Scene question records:
+++

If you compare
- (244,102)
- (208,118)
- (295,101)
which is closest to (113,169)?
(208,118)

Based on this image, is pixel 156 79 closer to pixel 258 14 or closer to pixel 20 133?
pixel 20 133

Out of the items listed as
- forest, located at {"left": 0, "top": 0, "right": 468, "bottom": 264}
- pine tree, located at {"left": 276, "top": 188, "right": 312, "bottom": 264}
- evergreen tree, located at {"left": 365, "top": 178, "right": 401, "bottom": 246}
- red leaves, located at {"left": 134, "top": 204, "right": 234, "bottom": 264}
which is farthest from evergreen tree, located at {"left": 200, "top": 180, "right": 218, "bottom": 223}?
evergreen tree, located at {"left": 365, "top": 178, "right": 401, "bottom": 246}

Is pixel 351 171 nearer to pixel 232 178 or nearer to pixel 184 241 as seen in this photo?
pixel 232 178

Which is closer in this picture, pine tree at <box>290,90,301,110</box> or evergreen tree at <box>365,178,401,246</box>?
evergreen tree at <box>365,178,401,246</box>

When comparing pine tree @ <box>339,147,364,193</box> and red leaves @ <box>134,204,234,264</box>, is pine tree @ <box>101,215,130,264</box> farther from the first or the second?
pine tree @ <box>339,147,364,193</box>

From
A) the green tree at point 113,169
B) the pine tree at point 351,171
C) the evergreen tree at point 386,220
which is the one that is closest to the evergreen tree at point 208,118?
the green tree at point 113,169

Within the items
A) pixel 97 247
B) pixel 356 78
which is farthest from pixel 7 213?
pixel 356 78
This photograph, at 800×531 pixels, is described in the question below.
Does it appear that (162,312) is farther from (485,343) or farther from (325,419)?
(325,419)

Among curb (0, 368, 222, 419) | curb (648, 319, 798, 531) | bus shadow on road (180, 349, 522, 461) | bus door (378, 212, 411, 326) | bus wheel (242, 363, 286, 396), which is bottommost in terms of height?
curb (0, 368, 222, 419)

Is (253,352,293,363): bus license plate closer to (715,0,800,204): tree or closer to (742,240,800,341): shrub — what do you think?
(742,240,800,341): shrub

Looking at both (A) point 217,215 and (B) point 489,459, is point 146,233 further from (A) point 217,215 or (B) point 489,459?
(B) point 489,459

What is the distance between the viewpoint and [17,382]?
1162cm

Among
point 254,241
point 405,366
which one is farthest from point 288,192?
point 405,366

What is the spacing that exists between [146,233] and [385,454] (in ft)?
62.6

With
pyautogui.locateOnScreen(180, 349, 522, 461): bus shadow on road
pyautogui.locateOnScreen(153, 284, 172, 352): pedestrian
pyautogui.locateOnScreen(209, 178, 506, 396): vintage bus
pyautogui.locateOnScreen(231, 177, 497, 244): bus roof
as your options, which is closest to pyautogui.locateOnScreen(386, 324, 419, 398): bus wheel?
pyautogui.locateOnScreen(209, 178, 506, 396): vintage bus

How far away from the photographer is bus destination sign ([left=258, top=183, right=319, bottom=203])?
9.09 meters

+++

TASK GOAL ▸ Copy out the whole listing exactly.

CORRECT ANSWER ▸
If you compare
- (244,102)
- (208,118)
- (295,101)
which is closest to (113,169)?
(208,118)

Based on this image, is pixel 156 79 closer to pixel 258 14 or closer to pixel 20 133?
pixel 20 133

Out of the items listed as
- forest, located at {"left": 0, "top": 0, "right": 468, "bottom": 264}
- pine tree, located at {"left": 276, "top": 188, "right": 312, "bottom": 264}
- evergreen tree, located at {"left": 365, "top": 178, "right": 401, "bottom": 246}
- red leaves, located at {"left": 134, "top": 204, "right": 234, "bottom": 264}
which is farthest from evergreen tree, located at {"left": 200, "top": 180, "right": 218, "bottom": 223}?
evergreen tree, located at {"left": 365, "top": 178, "right": 401, "bottom": 246}

Is pixel 351 171 nearer to pixel 232 178 or nearer to pixel 184 241 as seen in this photo?
pixel 232 178

Which is closer in this picture, pine tree at <box>290,90,301,110</box> or evergreen tree at <box>365,178,401,246</box>?
evergreen tree at <box>365,178,401,246</box>

When comparing pine tree @ <box>339,147,364,193</box> and red leaves @ <box>134,204,234,264</box>, is pine tree @ <box>101,215,130,264</box> farther from the first or the second?
pine tree @ <box>339,147,364,193</box>

From
A) the green tree at point 113,169
B) the pine tree at point 351,171
C) the evergreen tree at point 386,220
which is the one that is closest to the evergreen tree at point 208,118?
the green tree at point 113,169

Within the items
A) pixel 97 247
B) pixel 356 78
which is farthest from pixel 7 213?
pixel 356 78
This photograph, at 800×531 pixels, is described in the question below.
Does it appear that (162,312) is farther from (485,343) or farther from (325,419)?
(325,419)

Among curb (0, 368, 222, 419) | curb (648, 319, 798, 531) | bus shadow on road (180, 349, 522, 461) | bus door (378, 212, 411, 326) | bus wheel (242, 363, 286, 396), which is bottommost in terms of height?
curb (0, 368, 222, 419)

Is (253,352,293,363): bus license plate closer to (715,0,800,204): tree or closer to (742,240,800,341): shrub — what do you think?
(742,240,800,341): shrub

Looking at both (A) point 217,215 and (B) point 489,459, is point 146,233 further from (A) point 217,215 or (B) point 489,459?
(B) point 489,459

What is the distance between the viewpoint and [17,382]?
1162cm

Among
point 254,241
point 405,366
which one is farthest from point 288,192?
point 405,366

What is the spacing that exists between [146,233] and [385,454] (in ft)?
62.6

With
pyautogui.locateOnScreen(180, 349, 522, 461): bus shadow on road
pyautogui.locateOnScreen(153, 284, 172, 352): pedestrian
pyautogui.locateOnScreen(209, 178, 506, 396): vintage bus
pyautogui.locateOnScreen(231, 177, 497, 244): bus roof
as your options, which is closest to pyautogui.locateOnScreen(386, 324, 419, 398): bus wheel?
pyautogui.locateOnScreen(209, 178, 506, 396): vintage bus

How far away from the photographer is bus destination sign ([left=258, top=183, right=319, bottom=203])?
9.09 meters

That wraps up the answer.